What are the symptoms?

The monkeypox virus leads to flu-like symptoms including fever, body aches and chills, and causes a distinctive rash in the form of lesions that often start on the face.

How concerned should Australia be?

According to Peter Collignon, professor of infectious disease at the Australian National University, there is no cause for alarm in Australia. Even if a case were to be identified, “it’s not highly transmissible from person to person,” he said.

Animals are the reservoir for the virus, with rodents believed to be the main source. It seems it is mostly spread to humans through interaction with infected animals.

Risk factors associated with human-to-human transmission include sleeping in the same room or bed, living in the same household, or drinking or eating from the same dish as an infected person.

“People need to remember we actually have other pox viruses in Australia already, such as Orf, a highly contagious virus among sheep that occasionally spreads to humans, mostly the farmers who work with them,” Collignon said. “But we don’t see significant outbreaks of that in humans who become infected.

“Pox viruses are not new. And monkeypox is not like Covid, with a high transmission rate.”

When was monkeypox first identified?

The first case of monkeypox anywhere was recorded in 1970 in the Democratic Republic of the Congo in central Africa, during intense efforts to find and eliminate smallpox.

The cases in the UK are unusual because monkeypox is an extremely rare virus outside parts of Africa, and does not spread easily between people.

Since the UK cases were identified, 23 suspected cases have been identified in Spain, and five in Portugal, where at least 20 further cases are suspected.

When the virus appears outside Africa, it is because someone travelled to an endemic region, became infected and returned home. But in the UK, no source of infection has been confirmed for eight of the cases, despite contact-tracing efforts.

The first of the new cases found in the UK, detected on 7 May, had travelled to Nigeria where they are believed to have contracted the illness. But two other clusters of cases have emerged in the UK since, with no link established with that first case.

“Based on currently available information, infection seems to have been locally acquired in the United Kingdom,” the WHO said on Thursday. “The extent of local transmission is unclear at this stage and there is the possibility of identification of further cases.”

Rising transmission flagged

There are two strains of monkeypox; a Central African strain with a fatality rate of 10.6%, and a West African strain with a much lower mortality rate of between 1% and 3.6%. The latter is the strain identified in the UK.

But there have been warnings that countries outside Africa have become too complacent about the virus due to its rarity. A study published in the journal PLOS Neglected Tropical Diseases in February found monkeypox cases, though rare, are rising.

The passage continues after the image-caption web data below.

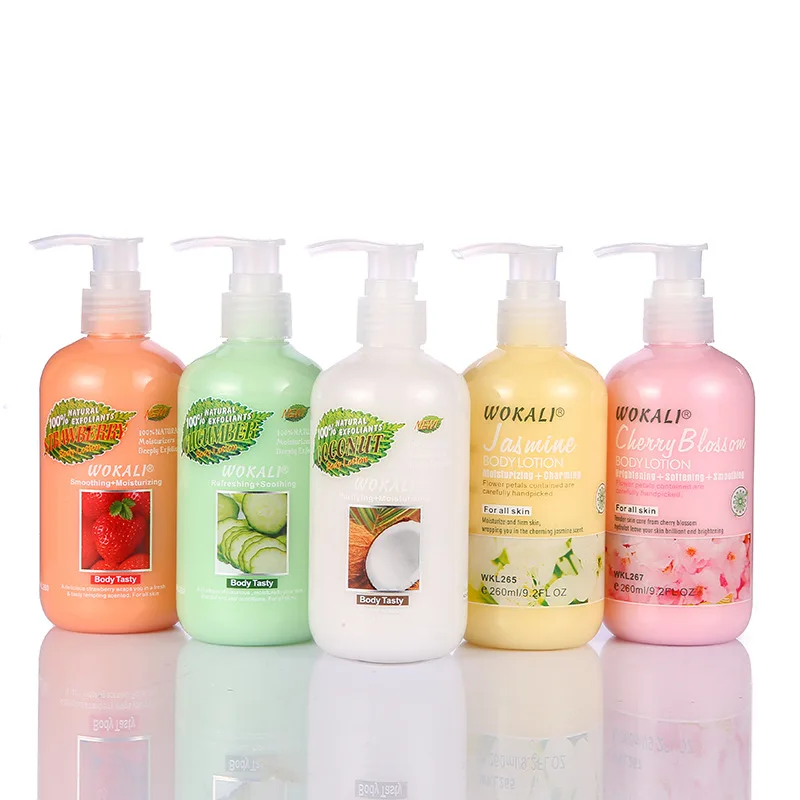 Oem Private Label Custom Strawberry  cucumber coconut cherry blossom Skin Whitening Bath  Body Lotion Cream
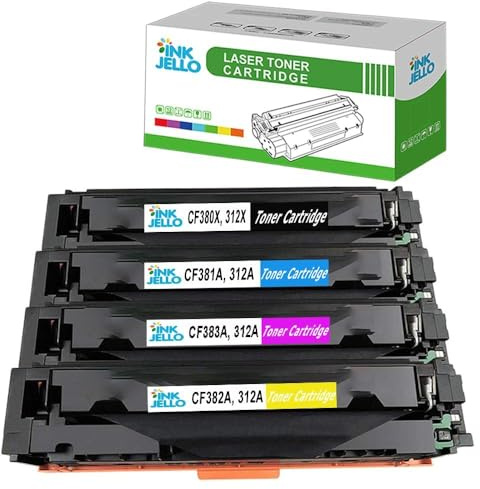 InkJello Toner Cartridge For Printer, Compatibile with HP Colour LaserJet Pro MFP M476dn M476dw M476nw CF380X CF381A CF382A CF383A (Black/Cyan/Yellow/Magenta, 4-Pack)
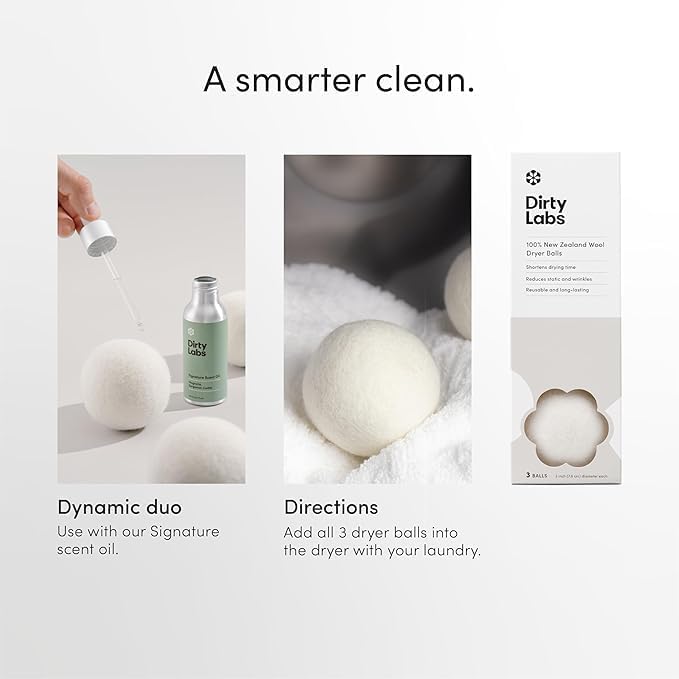 Haven Wool Dryer Balls with Essential Oils – 6-Pack Natural Reusable Laundry Balls with Lavender & Ocean Scents – Eco-Friendly Fabric Softener Alternative, Reduces Wrinkles & Drying Time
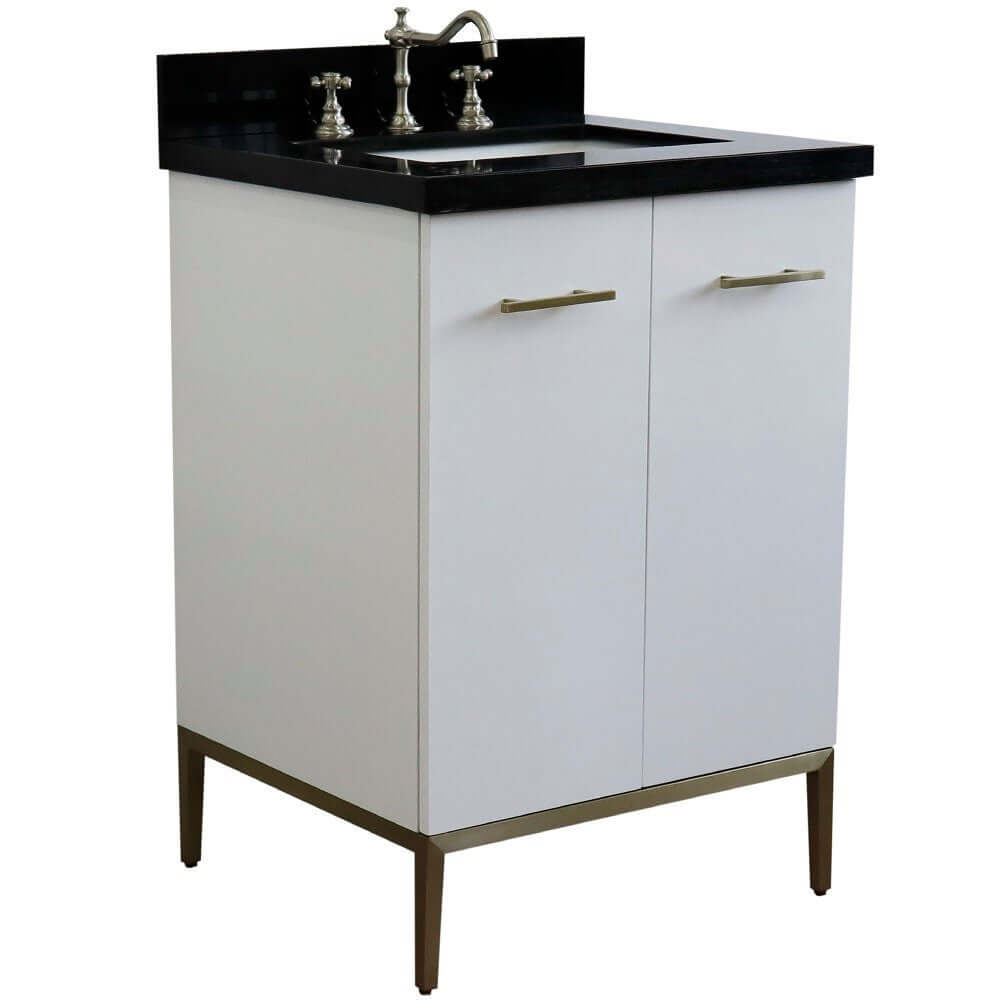 25" Single sink vanity in White finish with Black galaxy granite and rectangle sink - 408001-25-WH-BGR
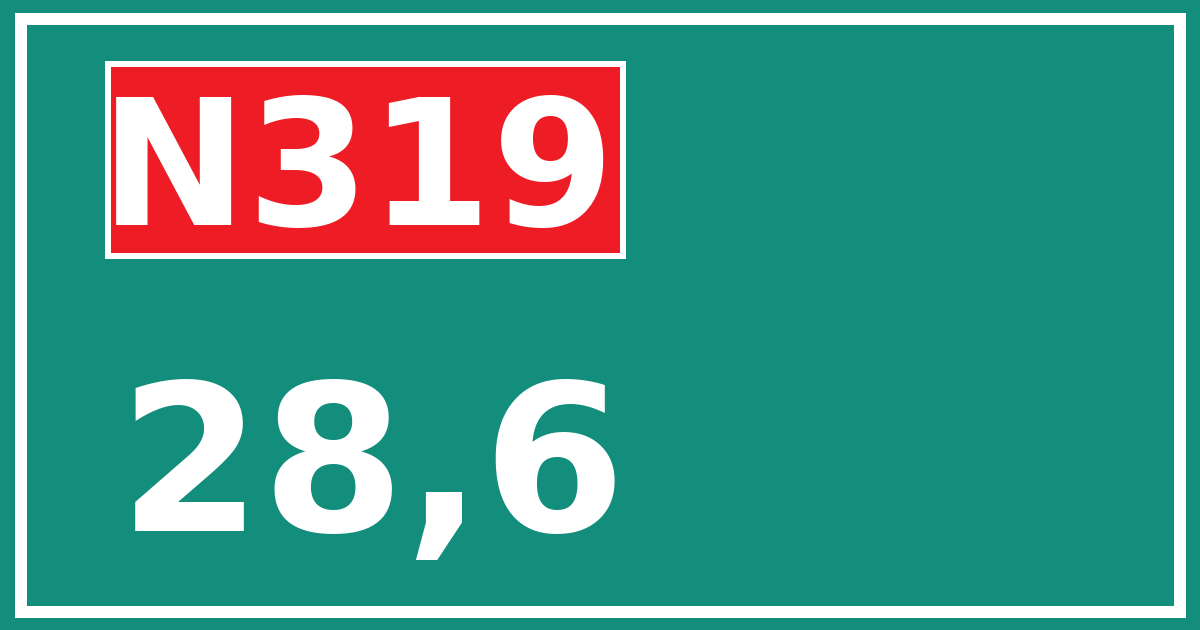 Hectometerbord N319 28,6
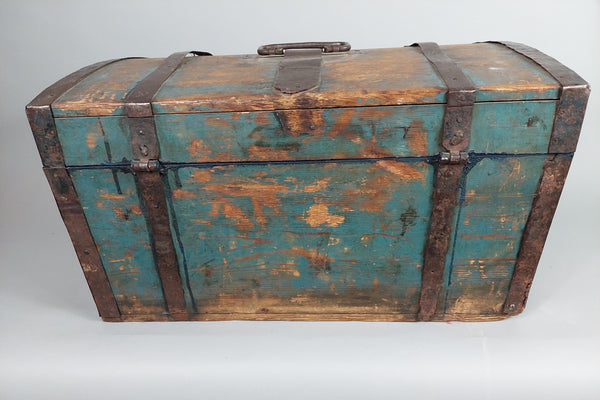 Blue German / Dutch Wooden Box with Dome top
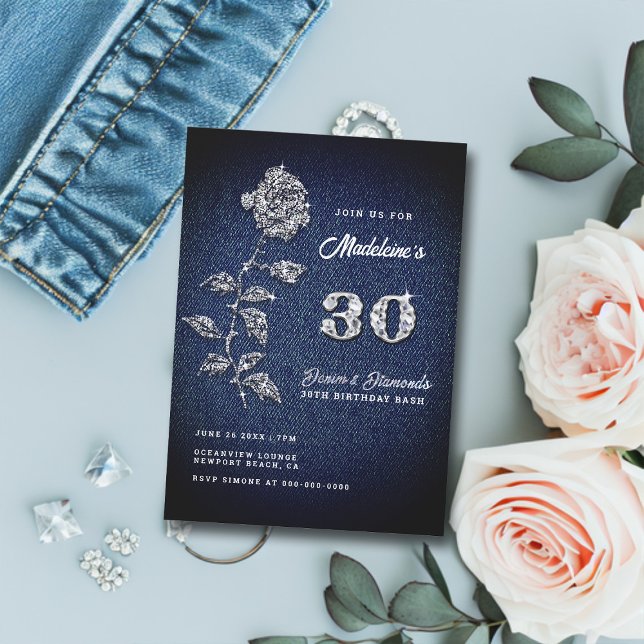 Invitación Denim Diamonds Bling Rosa 30 cumpleaños Fiesta (elegant denim and diamonds 30th birthday party invitation for women bling rose classy romantic boho)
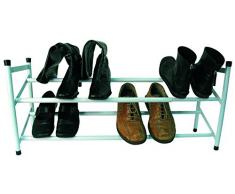 MSV 222 Etagère Chaussures 6 à 12 Paires Métal Argent 62 x 36 x 22 cm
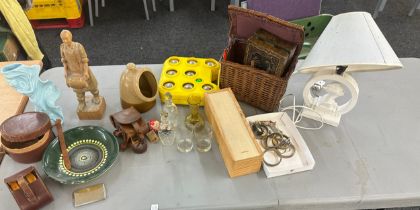 Selection of assorted vintage miscellaneous to include pottery, glassware, binoculars etc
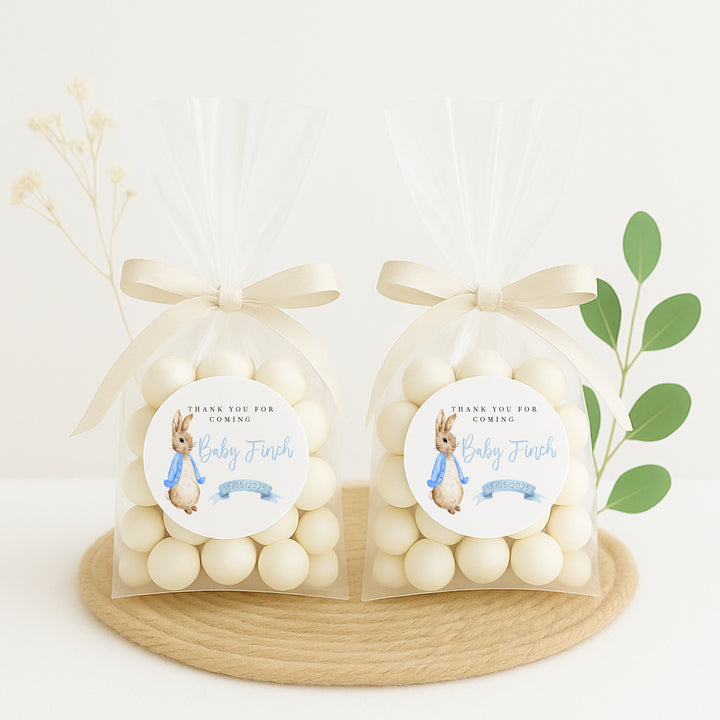 Personalised Blue Rabbit Baby Shower Stickers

The study authors reviewed monkeypox data from many countries and studies, and found “an escalation of monkeypox cases, especially in the highly endemic DRC, a spread to other countries, and a growing median age from young children to young adults”.

“These findings may be related to the cessation of smallpox vaccination, which provided some cross-protection against monkeypox, leading to increased human-to-human transmission,” the study found.

“The appearance of outbreaks beyond Africa highlights the global relevance of the disease.”

The authors urged for increased worldwide surveillance and detection of monkeypox cases to understand its changing epidemiology, and described it as a “resurging disease”.

Are there any theories yet about how transmission is occurring in the UK?

One of the clusters in the UK has been among men who have sex with men, but experts have warned against labelling it a sexually transmitted disease.

Dr Michael Skinner, with the Imperial College London, said, “Although this is the first time we have seen monkeypox in this group, that may just be because previously the numbers of cases have been low and so specific groups are less likely to have been captured in the statistics.”

“By nature, sexual activity involves intimate contact, which one would expect to increase the likelihood of transmission, whatever a person’s sexual orientation and irrespective of the mode of transmission,” he said.